[Rows from a spatial reasoning dataset]
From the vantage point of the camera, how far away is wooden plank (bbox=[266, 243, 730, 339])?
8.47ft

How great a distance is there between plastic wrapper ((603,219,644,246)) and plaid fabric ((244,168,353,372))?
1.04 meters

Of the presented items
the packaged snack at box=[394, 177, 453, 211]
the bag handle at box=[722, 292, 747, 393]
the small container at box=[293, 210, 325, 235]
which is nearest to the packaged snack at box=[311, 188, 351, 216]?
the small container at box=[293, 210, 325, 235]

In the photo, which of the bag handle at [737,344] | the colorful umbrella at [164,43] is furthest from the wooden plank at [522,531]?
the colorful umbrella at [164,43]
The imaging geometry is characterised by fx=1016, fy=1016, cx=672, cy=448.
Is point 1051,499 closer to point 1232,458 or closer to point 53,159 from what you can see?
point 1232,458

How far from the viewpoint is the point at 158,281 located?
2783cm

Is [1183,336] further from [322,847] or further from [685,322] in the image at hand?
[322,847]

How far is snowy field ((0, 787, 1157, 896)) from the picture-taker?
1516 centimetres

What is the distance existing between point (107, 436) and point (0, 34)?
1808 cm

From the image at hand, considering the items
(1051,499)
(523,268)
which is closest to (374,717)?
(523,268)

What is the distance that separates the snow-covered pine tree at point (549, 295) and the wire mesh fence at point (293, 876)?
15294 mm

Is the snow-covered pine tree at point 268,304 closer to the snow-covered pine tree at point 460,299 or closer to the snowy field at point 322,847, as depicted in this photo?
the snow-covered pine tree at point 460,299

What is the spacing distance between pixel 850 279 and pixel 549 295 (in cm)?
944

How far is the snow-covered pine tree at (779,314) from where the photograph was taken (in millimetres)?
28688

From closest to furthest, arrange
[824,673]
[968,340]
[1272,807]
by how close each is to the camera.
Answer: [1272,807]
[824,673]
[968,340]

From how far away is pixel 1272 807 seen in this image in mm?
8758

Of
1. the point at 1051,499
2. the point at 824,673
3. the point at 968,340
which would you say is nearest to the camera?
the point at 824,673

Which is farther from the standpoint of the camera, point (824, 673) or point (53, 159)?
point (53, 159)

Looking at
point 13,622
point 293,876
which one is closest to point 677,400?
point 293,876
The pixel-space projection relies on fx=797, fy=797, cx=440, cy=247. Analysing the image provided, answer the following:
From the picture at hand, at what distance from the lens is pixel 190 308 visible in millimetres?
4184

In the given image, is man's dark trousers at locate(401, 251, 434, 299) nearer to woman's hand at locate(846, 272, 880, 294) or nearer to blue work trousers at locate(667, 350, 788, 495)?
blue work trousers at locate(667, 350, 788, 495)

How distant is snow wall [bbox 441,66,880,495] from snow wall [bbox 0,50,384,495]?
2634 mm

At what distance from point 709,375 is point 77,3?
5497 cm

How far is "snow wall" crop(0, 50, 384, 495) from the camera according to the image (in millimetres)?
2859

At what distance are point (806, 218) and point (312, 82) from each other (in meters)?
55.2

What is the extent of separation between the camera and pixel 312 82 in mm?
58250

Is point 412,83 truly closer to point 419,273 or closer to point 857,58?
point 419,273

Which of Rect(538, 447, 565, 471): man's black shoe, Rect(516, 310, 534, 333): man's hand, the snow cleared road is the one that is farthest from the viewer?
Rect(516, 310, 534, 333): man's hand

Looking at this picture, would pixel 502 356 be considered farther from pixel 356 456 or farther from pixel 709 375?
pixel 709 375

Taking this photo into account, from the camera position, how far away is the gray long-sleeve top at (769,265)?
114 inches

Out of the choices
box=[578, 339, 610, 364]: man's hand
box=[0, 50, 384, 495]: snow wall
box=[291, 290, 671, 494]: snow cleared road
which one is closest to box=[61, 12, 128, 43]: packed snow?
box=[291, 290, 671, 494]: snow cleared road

__Problem statement__: Beginning with the line that contains "The pixel-space projection", quote each line exactly through the last line of the entries above, and nothing beyond them.

__Response to this task__:
The pixel-space projection relies on fx=797, fy=797, cx=440, cy=247. Analysing the image provided, answer the following:
From the picture at hand, at what distance from the lens is pixel 190 308 visible in millimetres?
4184

In the given image, is man's dark trousers at locate(401, 251, 434, 299) nearer to woman's hand at locate(846, 272, 880, 294) or nearer to blue work trousers at locate(667, 350, 788, 495)?
blue work trousers at locate(667, 350, 788, 495)

How distant is snow wall [bbox 441,66,880,495] from snow wall [bbox 0,50,384,495]?
2634 mm

At what distance from point 709,375 is point 77,3?
5497 cm

How far is "snow wall" crop(0, 50, 384, 495) from the camera according to the image (in millimetres)?
2859

At what distance are point (806, 218) and point (312, 82) from each other (in meters)?
55.2

What is the extent of separation between the camera and pixel 312 82 in mm?
58250

Is point 412,83 truly closer to point 419,273 or closer to point 857,58?
point 419,273

Which of Rect(538, 447, 565, 471): man's black shoe, Rect(516, 310, 534, 333): man's hand, the snow cleared road is the one that is farthest from the viewer?
Rect(516, 310, 534, 333): man's hand

Looking at this picture, would pixel 502 356 be considered farther from pixel 356 456 or farther from pixel 709 375?
pixel 709 375

Taking this photo into account, from the camera position, how far away is the gray long-sleeve top at (769,265)?
114 inches

Out of the choices
box=[578, 339, 610, 364]: man's hand
box=[0, 50, 384, 495]: snow wall
box=[291, 290, 671, 494]: snow cleared road
which one is closest to box=[61, 12, 128, 43]: packed snow?
box=[291, 290, 671, 494]: snow cleared road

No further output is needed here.